## PASSAGE TO READ
========

GateMate Integrated Logic Analyzer (ILA) deep dive

CNXSoft: This is a guest article by Dave Fohrn, Embedded Software Engineer at Cologne Chip AG, that goes into detail about the company’s open-source integrated logic analyzer (ILA) for GateMate FPGA chips.

A field-programmable gate array (FPGA) is a highly flexible integrated circuit in which complex logic circuits can be configured. They are often used as custom computing units in digital circuits because of their ability to process data quickly and in parallel using individually configured circuits.

The digital circuits designed specifically for FPGAs are usually developed in a hardware description language such as Verilog or VHDL and are known as gateware. The term “gate” refers to the configurable digital logic units in the FPGA on which the individual gate circuits are implemented. An effective design can accelerate the computing process by strategically utilizing the various resources available in the FPGA, processing data in parallel, and intelligent implementing pipelining.

========

Some records
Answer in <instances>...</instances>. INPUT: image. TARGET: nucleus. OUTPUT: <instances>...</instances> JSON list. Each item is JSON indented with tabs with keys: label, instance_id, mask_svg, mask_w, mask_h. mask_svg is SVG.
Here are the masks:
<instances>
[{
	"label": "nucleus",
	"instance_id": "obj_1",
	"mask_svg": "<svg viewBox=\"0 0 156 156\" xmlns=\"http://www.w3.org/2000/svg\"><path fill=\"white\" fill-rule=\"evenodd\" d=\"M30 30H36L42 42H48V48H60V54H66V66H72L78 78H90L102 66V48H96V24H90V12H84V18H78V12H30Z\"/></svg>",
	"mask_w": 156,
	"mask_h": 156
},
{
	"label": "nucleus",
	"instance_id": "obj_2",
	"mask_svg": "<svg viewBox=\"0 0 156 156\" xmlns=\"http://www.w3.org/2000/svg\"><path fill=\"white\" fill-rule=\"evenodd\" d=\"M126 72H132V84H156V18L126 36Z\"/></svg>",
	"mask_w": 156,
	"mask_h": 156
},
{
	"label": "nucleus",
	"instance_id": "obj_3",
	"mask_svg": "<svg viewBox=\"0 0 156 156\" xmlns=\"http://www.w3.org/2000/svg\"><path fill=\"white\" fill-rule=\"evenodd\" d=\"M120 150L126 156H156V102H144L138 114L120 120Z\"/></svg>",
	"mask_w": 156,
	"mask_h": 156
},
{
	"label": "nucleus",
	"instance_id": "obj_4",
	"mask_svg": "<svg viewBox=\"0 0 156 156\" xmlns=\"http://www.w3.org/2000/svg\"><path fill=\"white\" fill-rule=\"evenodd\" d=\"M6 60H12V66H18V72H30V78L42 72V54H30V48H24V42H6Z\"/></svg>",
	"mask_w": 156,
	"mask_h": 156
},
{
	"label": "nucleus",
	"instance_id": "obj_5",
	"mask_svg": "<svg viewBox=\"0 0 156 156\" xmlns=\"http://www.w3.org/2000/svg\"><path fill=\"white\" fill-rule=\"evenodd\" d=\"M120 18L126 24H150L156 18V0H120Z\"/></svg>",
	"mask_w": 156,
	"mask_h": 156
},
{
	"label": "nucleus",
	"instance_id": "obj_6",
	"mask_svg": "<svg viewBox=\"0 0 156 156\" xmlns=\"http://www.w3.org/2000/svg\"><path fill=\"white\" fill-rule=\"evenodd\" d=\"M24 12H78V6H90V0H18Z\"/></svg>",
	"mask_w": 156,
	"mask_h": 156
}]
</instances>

========

## REQUIRED TASKS
(a) Answer these questions using the GateMate ILA article:
(i) Who wrote the guest article, and at which company does he work?
(ii) Which two hardware description languages are named?
(iii) What name is given to digital circuits designed specifically for FPGAs?
(b) Write the next part of the GateMate ILA article, picking up after its final sentence.
The listing has no connection to the GateMate ILA article.

## SET OF ANSWERS
(a)
(i) Dave Fohrn, an Embedded Software Engineer at Cologne Chip AG.
(ii) Verilog and VHDL.
(iii) Gateware.

(b)
A logic analyzer, a common tool in digital technology, can be used to record and analyze digital signals in electronic circuits. Typically, a logic analyzer is connected to external pins of components such as FPGAs or microcontrollers to record the electronic signal levels at an adjustable sampling frequency. Triggers are defined to capture a specific period of time around a defined event, responding to events such as a change in signal level or the occurrence of a specific signal pattern. After recording all the sampled values around a trigger event, the user can analyze the signal levels in a waveform.

A so-called Integrated Logic Analyser (ILA) is implemented directly as gateware in an FPGA and allows the evaluation of the internal signal waveforms of the gateware to be tested (Design Under Test, DUT for short) directly in the FPGA. The ILA gateware is connected to the DUT signals to be analyzed and configured together with the DUT on an FPGA. This allows developers to monitor the behavior of their gateware’s internal signals under real-world conditions, without affecting the normal operation of the DUT. The duration of DUT signal acquisition around a given trigger event is limited by the hardware resources available in the FPGA. However, with an ILA, a trigger event can be captured for any length of time and repeated as often as required. This provides deep insight to better understand and optimize the functionality of complex systems.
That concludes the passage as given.